Whoa. There may be something to this "content marketing" thing.
For example, let’s think for a moment of General Electric. I’m feeling pretty gooshy about those folks right now. Inspired even.
Now, I grant you, there are some lingering reservations. GE did dump thousands of tons of carcinogens into U.S. rivers for decades, and God knows what overseas. It has laid off tens of thousands of workers the way you hose off the back deck. With what it spends on lobbying Washington in one year, someone with different priorities could build a battered-women shelter in 200 cities. In 2010 it earned $14.2 billion and had a U.S. tax bill of $0.
Oh, and you know the Fukushima Nuclear Power Plant? Built by the folks who bring good things to half-life.
So let’s just say there is some awkward history there. Still, at the moment, I’m seeing GE in a different, flattering, energy-saving compact fluorescent light.
From its warm ‘n’ fuzzy BBDO ads? Nope. Not that. The sudden sentiment is owing entirely to Focus Forward, a simply mesmerizing collection of mini-documentary films, each highlighting -- in GE’s words -- “exceptional people and world-changing ideas that have impacted the course of human development, now and then, or with great potential to significantly affect how we live in the next generation.”

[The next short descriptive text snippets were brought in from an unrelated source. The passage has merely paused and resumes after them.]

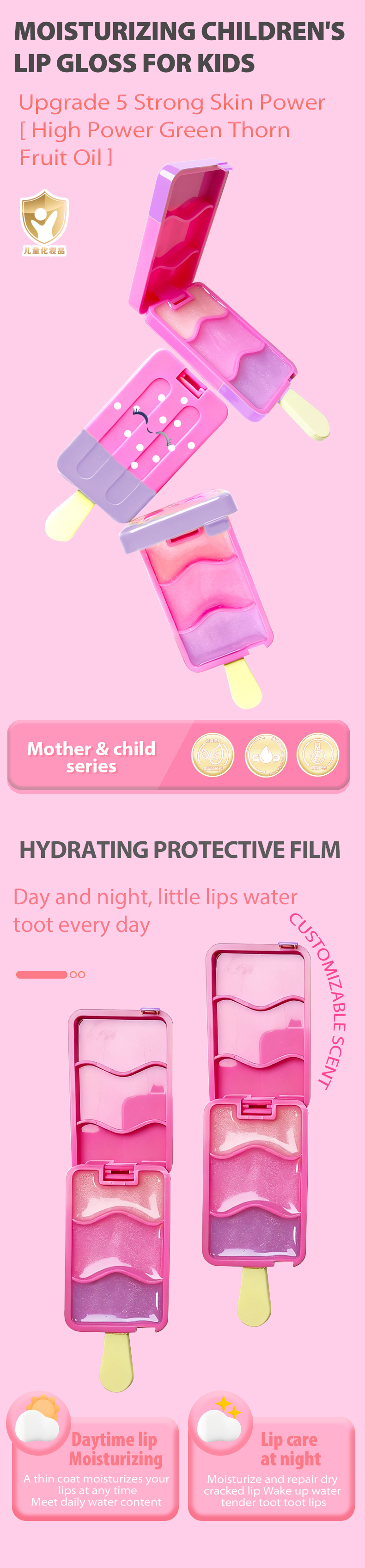 效果圖英語版_01 _02 _03 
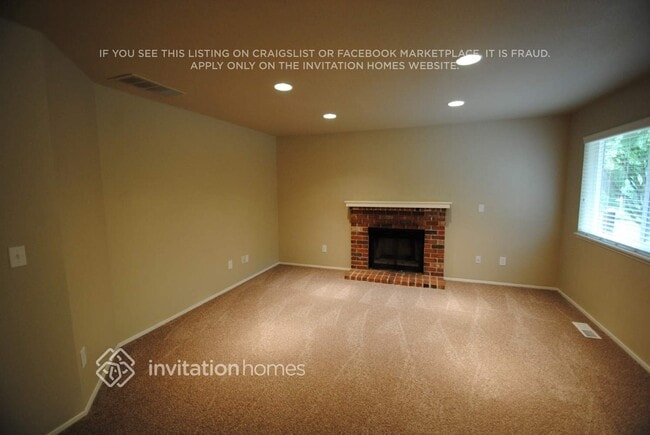 Photo - 5134 SW 324th Pl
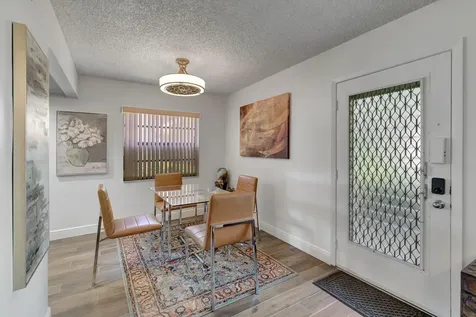 66 Capri B Delray Beach FL 33484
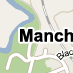 Follow us here to discover what places and events are being tweeted about right now in Manchester!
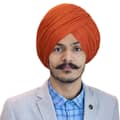 Kamaljeet Singh Kamaljeet Singh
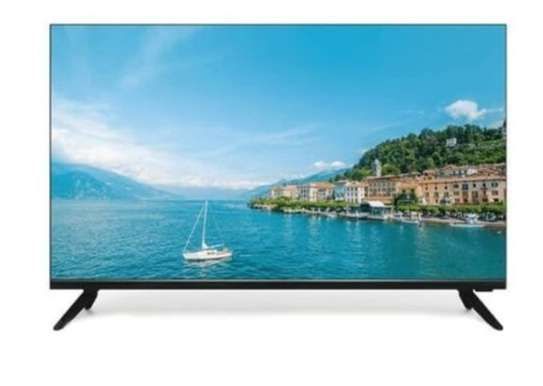GLD 43 INCH SMART NEW ANDROID TVS image 1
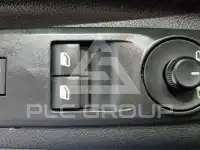 2021 Peugeot Partner
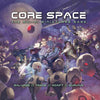 Battle Systems -  Core Space Starter Set Pre-Order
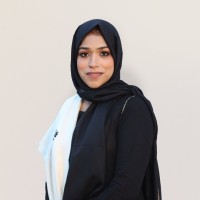 Maryam Ehsan Email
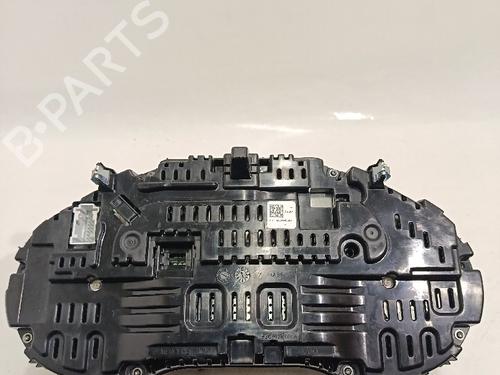 Cuadro instrumentos MERCEDES-BENZ C-CLASS T-Model (S205)  | BP30030508C47 
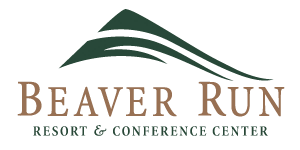Beaver Run Logo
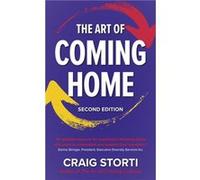 The Art of Coming Home by Craig Storti Craig Storti (Auteur)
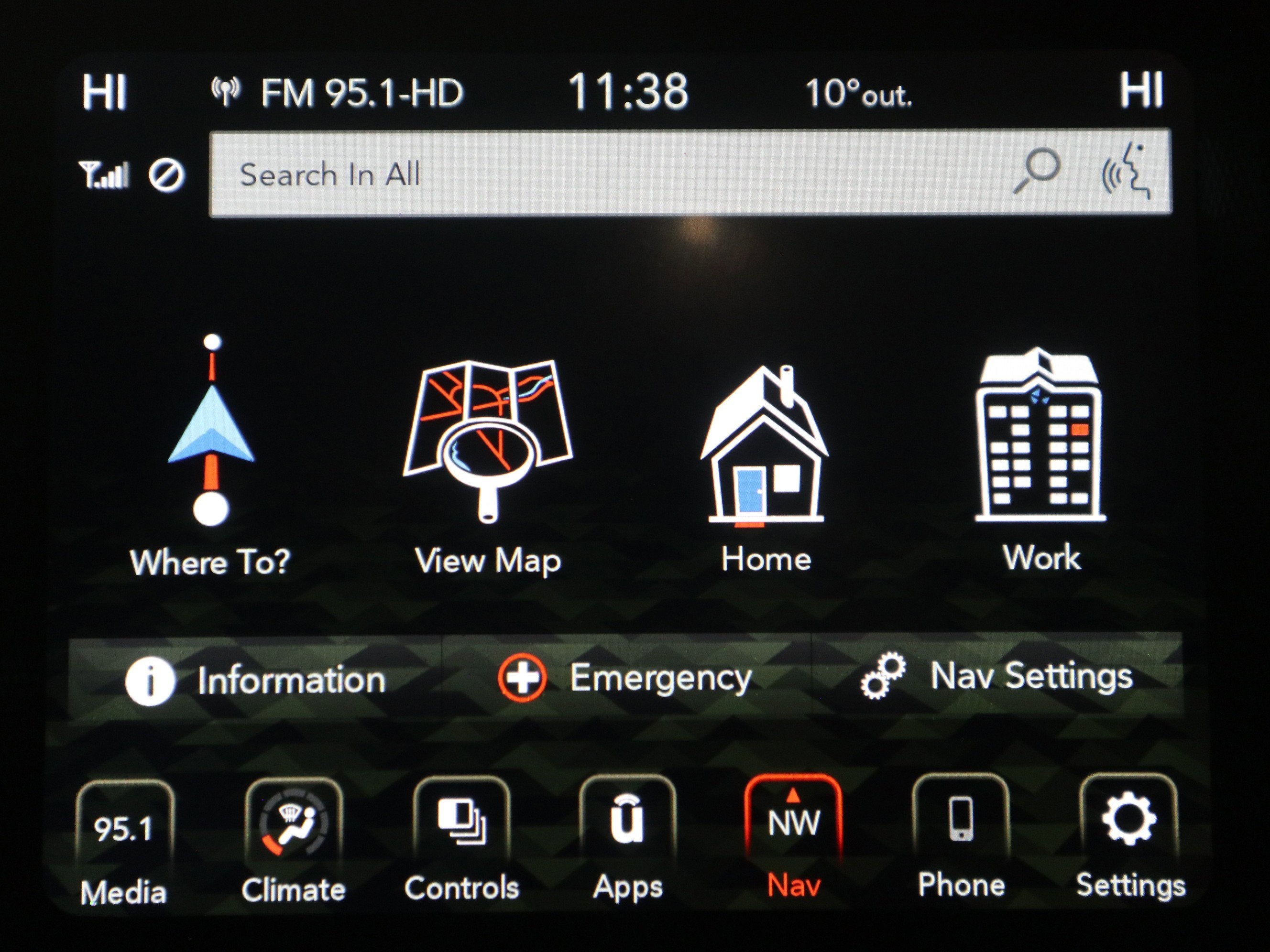2022 Jeep Gladiator Rubicon 4x4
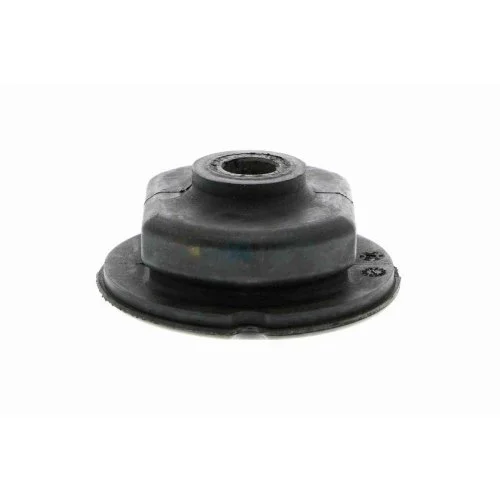 Втулка, листова ресора VAICO V25-1074 Green Mobility Parts для FORD, фото №4 Втулка, листова ресора VAICO V25-1074 Green Mobility Parts для FORD, фото №4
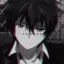 Treesha | RIN TAG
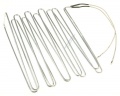 32030053 REZISTENTA DE DEGIVRARE 2791/230V/180W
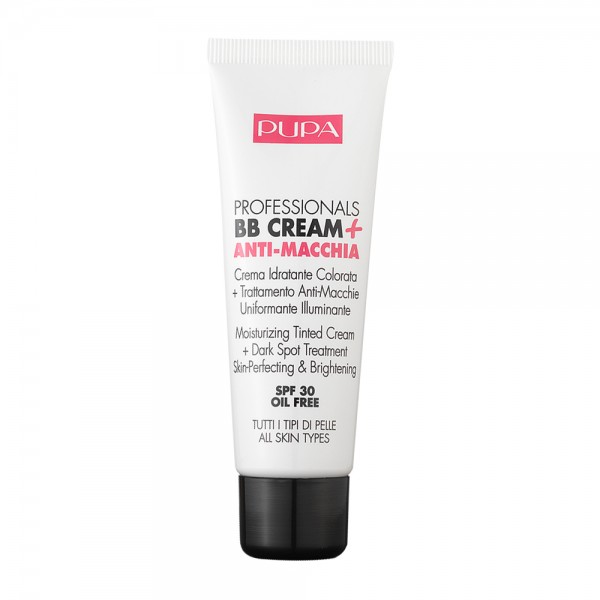 bb_cream_anti_macchia-2.jpg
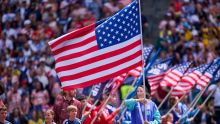 U.S. Soccer respalda a Concacaf en comunicado con UEFA. MexSport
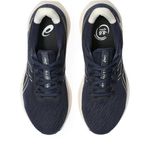 Zapatillas ASICS Versablast 4 Midnight/Rose Dust Mujer - 3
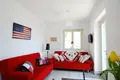  2 Schlafzimmer 75 m² Argegno, Italien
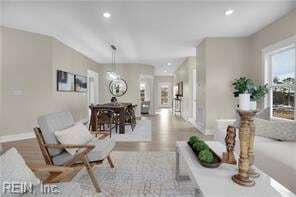 Photo - 50 N Lawson Rd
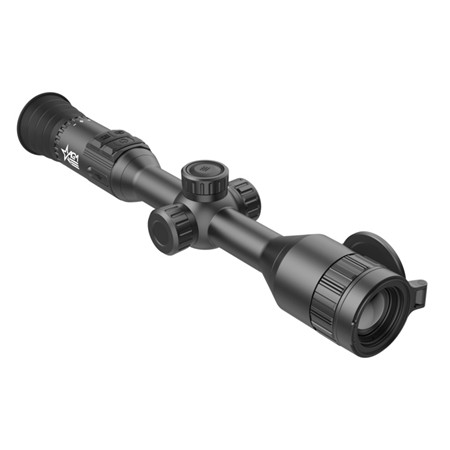 LUNETTE DE VISÉE AGM GLOBAL VISION ADDER V2 35-384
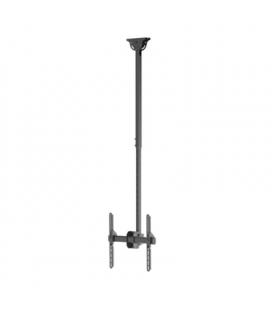 Tooq LPCE115TSLI-B SoporteTV Gir/Incl/Ext 32-55" - Imagen 1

Granted, to you that sounds like p.r. pabulum. But you haven’t seen Invisible Bicycle Helmet, or Hilary’s Straws or Meet Mr. Toilet or Solar Roadways or The Secret of Trees. Each of these videos, and 25 others, documents remarkable ideas conceived, championed and realized by remarkable people who believe in the power of technology to solve problems -- in spite of the obvious quixotic nature of their dreams. A quadriplegic solo yachtswoman? Yeah, sure. Power-generating pavement? Uh huh. Right. A self-contained personal airbag to deploy in a bike accident? Ha ha ha ha ha! Ridiculous!
Except, of course, that it isn’t. As documented by filmmaker Fredrik Gertten, young entrepreneurs Anna Haupt and Terese Alstin spent seven years designing and building exactly such a replacement for the bulky helmet.
Such noted documentarians as Morgan Spurlock, Jessica Yu, Alex Gibney and the legendary Albert Maysles also contributed to the stunning archive of human imagination. Their sole brief: capture the authentic heroism of these enterprises. No sly product shots or GE logo placements. No corporate propaganda. Just stories.
Focus Forward is managed by the production house Cinelan, which arrested my attention on its Web site by quoting a Hopi proverb: “The one who tells the stories rules the world.” Uh oh. I don’t want GE to rule the world; I don’t even trust it to rule the light bulb category. And in a few weeks, I’ll be raising some pointed questions on stage in Cannes -- such as “When your patrons are the Medici, must you put the Galileo incident out of your mind?’
But until then, I’m going to watch Hilary’s Straws about 100 more times and give some thought to Cinelan’s slightly less grandiose claim: the ability to “create brand affinity for clients by building audiences around powerful content.”
In spite of my native reluctance, some level of affinity has been achieved. I’m grateful to the General Electric Co. for identifying our common interests and establishing common ground. Also for thrilling me.
Co-option at work? Doesn’t seem so. They kept their corporate mouth shut and let me just take it all in. And lo and behold, I’m now more predisposed to listen quietly to what they have to say.
These are cool. The question I always have about this sort of thing is whether anyone ever actually sees the work. How are they promoting it?